Extract provided:

NoMethodError

Hi I'm having a NoMethodError

NoMethodError in Admin/updateController#index

undefined method `find' for #<Tag id: nil, name: "", rank: nil, parent_id: 0>

in the model I have

  def find_subcategory(subcategory)

     subcategory_id = self.find(:all, :conditions => [ "subcategory = ?", subcategory ])     return subcategory_id.id

  end

in the controller I have

@tags = Tag.new @category_id = @tags.find_category(products[i].elements["category"].text)

I don't understand why the find method isn't defined, isn't find method predefined for every active record object. Any help greatly appreciated.

Thanks.

By the looks of things, Tag is inherting correctly from ActiveRecord::Base, but could you show us your whole model anyway? There’s find_category missing from what you gave us and I’m sure that:

products[i].elements[“category”].text

could be done much more nicer if I knew what you were trying to do! I think you’re iterating through the products, finding the category for each and then the text for that category and then doing a find on it. I don’t fully understand why you’re doing the find if you already know what the category is!

The model looks like this

class Tag < ActiveRecord::Base

  has_and_belongs_to_many :products,     :join_table => 'products_tags'   validates_presence_of :name validates_uniqueness_of :name   acts_as_tree :order => '-rank DESC'

  def find_category(category)

  # if tag for given category exists return the id, else create it and return id       category_id = self.find(:all, :conditions => [ "category = ?", category ])       if category_id then          return category_id.id        else           new_category = self.new           new_category.name = category           new_category.save           category_id = self.find(:all, :conditions => ["category = ?", category])           return category_id.id        end

  end

  def find_subcategory(subcategory)

Extracted material:
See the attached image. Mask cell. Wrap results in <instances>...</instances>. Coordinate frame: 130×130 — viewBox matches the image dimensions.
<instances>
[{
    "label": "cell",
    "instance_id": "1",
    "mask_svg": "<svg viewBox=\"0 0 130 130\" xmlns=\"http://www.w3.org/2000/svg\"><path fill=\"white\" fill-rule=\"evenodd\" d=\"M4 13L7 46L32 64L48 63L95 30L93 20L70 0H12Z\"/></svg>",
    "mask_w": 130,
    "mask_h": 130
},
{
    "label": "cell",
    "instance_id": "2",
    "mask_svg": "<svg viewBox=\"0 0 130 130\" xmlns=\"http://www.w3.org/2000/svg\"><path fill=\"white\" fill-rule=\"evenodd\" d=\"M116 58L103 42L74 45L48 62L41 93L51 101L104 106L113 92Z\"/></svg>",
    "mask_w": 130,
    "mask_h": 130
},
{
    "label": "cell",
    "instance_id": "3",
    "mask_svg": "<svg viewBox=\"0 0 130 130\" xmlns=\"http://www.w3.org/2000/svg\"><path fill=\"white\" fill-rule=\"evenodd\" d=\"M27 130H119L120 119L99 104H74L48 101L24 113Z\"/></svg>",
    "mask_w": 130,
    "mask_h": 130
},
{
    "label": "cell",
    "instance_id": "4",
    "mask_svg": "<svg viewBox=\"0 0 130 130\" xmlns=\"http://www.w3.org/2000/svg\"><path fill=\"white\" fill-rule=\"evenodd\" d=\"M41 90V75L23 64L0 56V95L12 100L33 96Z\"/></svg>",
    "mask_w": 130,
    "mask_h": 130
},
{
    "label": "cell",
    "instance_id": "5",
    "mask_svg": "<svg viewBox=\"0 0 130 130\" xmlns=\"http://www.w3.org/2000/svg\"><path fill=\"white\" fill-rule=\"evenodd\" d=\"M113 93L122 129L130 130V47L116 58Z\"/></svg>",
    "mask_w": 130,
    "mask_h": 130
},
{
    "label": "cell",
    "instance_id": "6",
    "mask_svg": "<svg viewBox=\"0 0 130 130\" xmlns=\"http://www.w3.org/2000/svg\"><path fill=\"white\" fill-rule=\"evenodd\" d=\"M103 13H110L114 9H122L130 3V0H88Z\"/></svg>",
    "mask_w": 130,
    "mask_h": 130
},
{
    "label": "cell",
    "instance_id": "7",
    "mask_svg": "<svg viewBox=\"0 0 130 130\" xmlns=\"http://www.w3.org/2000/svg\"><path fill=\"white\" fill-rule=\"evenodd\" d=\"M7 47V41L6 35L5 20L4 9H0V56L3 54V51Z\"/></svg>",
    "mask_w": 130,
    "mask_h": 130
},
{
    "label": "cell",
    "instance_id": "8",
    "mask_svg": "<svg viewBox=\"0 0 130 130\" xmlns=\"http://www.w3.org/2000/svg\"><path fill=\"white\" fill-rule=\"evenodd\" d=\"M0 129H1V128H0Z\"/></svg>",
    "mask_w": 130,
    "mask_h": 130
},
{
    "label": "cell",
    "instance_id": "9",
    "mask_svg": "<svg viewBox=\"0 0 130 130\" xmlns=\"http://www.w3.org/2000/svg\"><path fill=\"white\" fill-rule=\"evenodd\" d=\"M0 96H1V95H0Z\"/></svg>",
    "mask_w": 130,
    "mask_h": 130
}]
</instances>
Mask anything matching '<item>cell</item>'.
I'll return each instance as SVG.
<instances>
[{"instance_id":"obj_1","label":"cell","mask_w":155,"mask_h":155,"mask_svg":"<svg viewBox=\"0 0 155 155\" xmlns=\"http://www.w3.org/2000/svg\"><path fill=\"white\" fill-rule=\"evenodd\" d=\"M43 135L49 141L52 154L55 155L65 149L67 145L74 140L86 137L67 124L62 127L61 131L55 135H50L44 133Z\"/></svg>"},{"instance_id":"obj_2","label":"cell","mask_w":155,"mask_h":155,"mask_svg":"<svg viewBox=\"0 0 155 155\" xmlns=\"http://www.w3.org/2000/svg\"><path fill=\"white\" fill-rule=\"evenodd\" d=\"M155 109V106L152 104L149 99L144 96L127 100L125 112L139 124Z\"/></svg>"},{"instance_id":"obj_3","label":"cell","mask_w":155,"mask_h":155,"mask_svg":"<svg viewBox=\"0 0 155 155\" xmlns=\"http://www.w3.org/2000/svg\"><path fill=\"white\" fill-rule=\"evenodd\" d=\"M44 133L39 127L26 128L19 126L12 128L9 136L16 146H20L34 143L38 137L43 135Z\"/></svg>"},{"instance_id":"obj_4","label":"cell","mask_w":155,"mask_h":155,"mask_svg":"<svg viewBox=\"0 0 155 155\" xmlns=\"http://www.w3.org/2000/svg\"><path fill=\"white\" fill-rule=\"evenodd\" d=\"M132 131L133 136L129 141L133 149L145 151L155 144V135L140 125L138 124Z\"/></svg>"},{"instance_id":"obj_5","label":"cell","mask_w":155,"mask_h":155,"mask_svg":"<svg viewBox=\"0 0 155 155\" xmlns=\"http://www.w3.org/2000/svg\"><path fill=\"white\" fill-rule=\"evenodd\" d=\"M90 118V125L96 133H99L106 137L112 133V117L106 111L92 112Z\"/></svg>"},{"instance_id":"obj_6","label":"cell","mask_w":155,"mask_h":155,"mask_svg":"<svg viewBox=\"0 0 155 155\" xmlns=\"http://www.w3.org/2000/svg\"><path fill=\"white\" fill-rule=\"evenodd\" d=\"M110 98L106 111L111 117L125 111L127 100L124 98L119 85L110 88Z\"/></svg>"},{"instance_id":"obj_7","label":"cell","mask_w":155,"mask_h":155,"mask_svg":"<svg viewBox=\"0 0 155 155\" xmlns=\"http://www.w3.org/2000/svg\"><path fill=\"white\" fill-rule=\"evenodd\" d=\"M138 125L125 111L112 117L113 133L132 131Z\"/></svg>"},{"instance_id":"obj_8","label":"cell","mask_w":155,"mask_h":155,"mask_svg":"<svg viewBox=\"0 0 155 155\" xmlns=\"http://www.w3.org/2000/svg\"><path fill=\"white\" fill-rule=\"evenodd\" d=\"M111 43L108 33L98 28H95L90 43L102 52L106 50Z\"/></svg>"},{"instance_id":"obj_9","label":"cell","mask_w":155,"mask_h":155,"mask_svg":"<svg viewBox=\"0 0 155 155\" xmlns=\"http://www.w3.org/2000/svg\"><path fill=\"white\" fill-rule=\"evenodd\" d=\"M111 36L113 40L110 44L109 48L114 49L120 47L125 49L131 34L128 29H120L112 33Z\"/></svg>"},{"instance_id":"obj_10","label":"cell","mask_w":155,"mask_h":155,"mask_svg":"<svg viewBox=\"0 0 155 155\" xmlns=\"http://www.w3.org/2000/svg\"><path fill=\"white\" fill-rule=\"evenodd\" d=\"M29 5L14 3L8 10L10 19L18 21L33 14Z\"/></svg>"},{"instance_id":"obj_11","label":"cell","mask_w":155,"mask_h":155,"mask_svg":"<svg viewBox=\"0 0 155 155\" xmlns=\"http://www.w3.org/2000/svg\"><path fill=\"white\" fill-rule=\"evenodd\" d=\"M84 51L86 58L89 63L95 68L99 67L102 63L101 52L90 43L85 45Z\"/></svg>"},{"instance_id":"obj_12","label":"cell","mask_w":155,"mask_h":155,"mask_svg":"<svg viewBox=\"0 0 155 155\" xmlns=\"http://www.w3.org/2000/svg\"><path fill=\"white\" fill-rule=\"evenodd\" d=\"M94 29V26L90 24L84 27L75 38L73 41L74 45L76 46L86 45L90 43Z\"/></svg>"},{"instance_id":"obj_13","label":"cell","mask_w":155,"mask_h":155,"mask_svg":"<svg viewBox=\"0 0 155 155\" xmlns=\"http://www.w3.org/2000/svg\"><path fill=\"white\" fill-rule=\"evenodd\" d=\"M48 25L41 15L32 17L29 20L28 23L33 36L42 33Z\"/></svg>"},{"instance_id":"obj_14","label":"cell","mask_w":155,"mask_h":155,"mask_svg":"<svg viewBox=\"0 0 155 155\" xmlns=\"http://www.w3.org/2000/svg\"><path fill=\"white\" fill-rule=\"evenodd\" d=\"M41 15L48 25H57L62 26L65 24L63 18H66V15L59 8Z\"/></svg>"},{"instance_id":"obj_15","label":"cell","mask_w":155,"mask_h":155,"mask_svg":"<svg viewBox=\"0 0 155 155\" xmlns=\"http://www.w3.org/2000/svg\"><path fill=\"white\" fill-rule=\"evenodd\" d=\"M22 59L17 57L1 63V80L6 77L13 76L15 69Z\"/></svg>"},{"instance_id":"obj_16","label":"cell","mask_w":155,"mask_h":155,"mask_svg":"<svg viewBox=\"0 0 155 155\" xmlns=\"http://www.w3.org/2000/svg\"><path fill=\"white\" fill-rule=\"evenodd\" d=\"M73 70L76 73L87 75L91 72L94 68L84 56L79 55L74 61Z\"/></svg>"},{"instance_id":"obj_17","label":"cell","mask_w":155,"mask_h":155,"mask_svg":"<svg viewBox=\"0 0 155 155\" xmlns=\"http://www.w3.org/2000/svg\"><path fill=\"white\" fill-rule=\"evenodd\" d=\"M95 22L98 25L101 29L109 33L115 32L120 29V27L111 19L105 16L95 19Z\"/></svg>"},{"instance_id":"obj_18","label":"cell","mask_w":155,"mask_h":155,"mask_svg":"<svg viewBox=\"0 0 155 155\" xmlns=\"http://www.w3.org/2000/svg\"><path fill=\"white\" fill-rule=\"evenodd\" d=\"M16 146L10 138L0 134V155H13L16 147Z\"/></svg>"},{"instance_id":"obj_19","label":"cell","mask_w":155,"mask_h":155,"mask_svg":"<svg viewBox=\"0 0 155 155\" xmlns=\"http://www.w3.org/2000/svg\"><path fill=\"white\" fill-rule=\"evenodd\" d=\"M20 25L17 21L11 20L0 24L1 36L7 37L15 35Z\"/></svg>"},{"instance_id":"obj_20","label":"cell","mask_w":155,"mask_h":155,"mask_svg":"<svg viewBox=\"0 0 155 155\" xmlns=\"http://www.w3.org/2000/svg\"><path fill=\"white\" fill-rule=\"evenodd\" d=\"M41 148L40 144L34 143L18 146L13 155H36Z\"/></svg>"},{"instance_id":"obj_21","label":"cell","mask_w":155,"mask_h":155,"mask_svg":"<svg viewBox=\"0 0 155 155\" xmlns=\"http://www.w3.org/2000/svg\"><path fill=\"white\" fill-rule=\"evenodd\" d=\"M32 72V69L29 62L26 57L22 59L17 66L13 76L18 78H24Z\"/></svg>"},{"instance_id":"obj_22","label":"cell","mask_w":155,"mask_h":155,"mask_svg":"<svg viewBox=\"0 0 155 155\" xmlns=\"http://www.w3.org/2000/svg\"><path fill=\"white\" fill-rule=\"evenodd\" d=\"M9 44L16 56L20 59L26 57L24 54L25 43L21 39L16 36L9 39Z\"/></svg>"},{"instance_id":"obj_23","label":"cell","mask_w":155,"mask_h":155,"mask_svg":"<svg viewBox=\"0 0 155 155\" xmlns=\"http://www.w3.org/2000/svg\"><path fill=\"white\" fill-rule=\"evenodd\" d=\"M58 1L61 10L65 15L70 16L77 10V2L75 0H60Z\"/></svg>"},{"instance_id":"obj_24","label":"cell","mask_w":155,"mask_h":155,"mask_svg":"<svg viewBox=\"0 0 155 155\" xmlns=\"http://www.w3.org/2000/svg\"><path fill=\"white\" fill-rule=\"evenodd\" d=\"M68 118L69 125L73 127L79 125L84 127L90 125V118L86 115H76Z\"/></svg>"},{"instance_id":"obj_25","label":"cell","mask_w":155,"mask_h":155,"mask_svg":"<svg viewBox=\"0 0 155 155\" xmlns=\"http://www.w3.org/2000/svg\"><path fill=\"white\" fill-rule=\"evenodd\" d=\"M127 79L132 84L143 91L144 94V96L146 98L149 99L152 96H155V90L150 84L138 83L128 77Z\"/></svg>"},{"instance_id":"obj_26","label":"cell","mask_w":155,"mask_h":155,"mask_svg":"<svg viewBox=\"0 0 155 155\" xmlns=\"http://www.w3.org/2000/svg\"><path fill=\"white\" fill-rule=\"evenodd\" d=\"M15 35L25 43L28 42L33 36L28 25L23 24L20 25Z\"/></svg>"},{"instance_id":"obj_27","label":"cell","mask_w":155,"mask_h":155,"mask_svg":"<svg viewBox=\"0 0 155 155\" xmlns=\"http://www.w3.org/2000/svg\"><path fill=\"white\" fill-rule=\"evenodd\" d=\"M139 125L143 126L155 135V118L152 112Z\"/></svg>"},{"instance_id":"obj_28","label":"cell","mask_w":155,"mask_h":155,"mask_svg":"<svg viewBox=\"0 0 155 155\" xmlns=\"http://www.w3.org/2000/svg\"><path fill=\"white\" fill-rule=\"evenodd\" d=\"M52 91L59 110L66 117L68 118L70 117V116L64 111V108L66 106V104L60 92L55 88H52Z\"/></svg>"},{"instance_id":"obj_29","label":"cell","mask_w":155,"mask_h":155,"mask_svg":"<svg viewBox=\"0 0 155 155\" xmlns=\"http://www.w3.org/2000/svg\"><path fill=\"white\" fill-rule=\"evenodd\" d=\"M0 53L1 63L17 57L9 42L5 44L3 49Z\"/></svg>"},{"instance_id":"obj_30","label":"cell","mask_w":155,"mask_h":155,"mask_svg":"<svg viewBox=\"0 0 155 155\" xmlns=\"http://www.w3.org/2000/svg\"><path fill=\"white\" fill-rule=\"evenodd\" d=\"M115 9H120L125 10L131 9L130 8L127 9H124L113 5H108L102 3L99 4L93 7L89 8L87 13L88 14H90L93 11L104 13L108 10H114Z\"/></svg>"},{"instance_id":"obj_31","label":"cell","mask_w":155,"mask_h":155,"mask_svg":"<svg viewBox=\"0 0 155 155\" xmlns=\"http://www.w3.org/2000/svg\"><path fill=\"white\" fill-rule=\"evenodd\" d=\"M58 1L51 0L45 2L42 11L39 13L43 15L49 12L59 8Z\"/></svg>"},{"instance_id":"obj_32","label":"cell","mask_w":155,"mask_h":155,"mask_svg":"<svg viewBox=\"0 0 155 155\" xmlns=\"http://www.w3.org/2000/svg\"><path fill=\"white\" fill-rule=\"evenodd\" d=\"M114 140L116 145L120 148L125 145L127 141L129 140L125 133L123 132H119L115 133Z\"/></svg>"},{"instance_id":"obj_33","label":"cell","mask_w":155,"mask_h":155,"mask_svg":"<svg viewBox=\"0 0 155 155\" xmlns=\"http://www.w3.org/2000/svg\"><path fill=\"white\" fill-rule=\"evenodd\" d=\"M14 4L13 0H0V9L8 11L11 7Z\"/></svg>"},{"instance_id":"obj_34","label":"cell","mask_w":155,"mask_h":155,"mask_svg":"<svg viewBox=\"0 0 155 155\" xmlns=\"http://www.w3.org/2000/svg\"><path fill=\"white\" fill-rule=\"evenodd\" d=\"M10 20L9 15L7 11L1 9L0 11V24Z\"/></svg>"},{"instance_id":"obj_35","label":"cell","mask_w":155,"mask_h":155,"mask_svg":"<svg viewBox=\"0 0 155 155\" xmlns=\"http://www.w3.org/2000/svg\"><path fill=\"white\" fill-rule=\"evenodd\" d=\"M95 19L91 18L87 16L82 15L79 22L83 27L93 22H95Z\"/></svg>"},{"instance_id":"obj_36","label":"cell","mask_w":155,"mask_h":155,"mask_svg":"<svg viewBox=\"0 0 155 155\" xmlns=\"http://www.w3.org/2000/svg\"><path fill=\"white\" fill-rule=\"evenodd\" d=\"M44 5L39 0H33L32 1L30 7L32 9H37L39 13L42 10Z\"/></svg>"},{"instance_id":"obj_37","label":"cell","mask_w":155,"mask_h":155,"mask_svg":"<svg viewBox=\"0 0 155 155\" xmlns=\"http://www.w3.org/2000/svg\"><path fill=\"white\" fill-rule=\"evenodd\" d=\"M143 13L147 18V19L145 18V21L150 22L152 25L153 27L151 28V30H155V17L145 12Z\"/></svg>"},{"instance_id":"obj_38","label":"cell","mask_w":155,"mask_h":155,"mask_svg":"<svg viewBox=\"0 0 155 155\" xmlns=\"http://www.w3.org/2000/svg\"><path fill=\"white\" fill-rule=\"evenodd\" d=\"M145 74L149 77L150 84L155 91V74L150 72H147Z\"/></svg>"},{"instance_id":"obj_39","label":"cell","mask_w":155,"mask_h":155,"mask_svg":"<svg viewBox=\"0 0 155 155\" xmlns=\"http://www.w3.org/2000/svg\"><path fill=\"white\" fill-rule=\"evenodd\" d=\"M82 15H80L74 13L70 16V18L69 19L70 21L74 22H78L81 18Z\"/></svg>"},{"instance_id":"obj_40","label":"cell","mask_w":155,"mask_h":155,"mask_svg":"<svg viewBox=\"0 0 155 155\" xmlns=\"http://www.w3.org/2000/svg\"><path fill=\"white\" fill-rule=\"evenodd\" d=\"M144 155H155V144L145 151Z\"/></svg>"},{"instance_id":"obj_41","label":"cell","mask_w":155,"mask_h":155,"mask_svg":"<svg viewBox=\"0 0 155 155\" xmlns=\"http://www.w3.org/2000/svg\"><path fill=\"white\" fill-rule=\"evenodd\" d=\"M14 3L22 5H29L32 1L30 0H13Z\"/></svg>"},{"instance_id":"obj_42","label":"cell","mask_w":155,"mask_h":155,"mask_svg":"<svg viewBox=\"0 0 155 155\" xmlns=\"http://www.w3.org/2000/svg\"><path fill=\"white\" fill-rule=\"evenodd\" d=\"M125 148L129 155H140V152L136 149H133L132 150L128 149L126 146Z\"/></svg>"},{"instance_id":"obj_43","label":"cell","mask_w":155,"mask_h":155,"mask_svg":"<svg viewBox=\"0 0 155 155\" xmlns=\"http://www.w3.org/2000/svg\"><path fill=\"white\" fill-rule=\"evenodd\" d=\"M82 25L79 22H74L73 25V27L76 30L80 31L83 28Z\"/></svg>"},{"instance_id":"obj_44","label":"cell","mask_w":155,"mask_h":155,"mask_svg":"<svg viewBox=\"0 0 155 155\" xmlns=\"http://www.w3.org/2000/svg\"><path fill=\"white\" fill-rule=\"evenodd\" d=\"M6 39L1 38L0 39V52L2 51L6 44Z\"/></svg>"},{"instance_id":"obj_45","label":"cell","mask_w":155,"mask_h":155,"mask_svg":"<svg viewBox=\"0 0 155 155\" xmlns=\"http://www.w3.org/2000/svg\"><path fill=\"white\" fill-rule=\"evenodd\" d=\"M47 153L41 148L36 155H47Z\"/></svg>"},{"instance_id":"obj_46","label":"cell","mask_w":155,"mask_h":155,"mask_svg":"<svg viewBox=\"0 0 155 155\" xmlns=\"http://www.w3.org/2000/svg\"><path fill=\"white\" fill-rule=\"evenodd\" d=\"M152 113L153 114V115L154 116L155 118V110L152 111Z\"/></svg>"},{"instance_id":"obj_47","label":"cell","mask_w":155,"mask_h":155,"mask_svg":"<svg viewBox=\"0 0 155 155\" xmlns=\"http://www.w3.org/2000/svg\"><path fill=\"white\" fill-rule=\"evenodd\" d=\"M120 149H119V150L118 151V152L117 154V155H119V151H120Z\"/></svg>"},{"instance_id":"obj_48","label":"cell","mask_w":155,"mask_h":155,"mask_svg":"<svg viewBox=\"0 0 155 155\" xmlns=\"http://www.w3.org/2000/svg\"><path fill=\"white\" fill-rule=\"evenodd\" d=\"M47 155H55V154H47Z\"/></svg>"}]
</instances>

Exercise requirements: Could you write out the whole NoMethodError thread word for word? You won't need the records for this.

Answer for the task:
NoMethodError

Hi I'm having a NoMethodError

NoMethodError in Admin/updateController#index

undefined method `find' for #<Tag id: nil, name: "", rank: nil, parent_id: 0>

in the model I have

  def find_subcategory(subcategory)

     subcategory_id = self.find(:all, :conditions => [ "subcategory = ?", subcategory ])     return subcategory_id.id

  end

in the controller I have

@tags = Tag.new @category_id = @tags.find_category(products[i].elements["category"].text)

I don't understand why the find method isn't defined, isn't find method predefined for every active record object. Any help greatly appreciated.

Thanks.

By the looks of things, Tag is inherting correctly from ActiveRecord::Base, but could you show us your whole model anyway? There’s find_category missing from what you gave us and I’m sure that:

products[i].elements[“category”].text

could be done much more nicer if I knew what you were trying to do! I think you’re iterating through the products, finding the category for each and then the text for that category and then doing a find on it. I don’t fully understand why you’re doing the find if you already know what the category is!

The model looks like this

class Tag < ActiveRecord::Base

  has_and_belongs_to_many :products,     :join_table => 'products_tags'   validates_presence_of :name validates_uniqueness_of :name   acts_as_tree :order => '-rank DESC'

  def find_category(category)

  # if tag for given category exists return the id, else create it and return id       category_id = self.find(:all, :conditions => [ "category = ?", category ])       if category_id then          return category_id.id        else           new_category = self.new           new_category.name = category           new_category.save           category_id = self.find(:all, :conditions => ["category = ?", category])           return category_id.id        end

  end

  def find_subcategory(subcategory)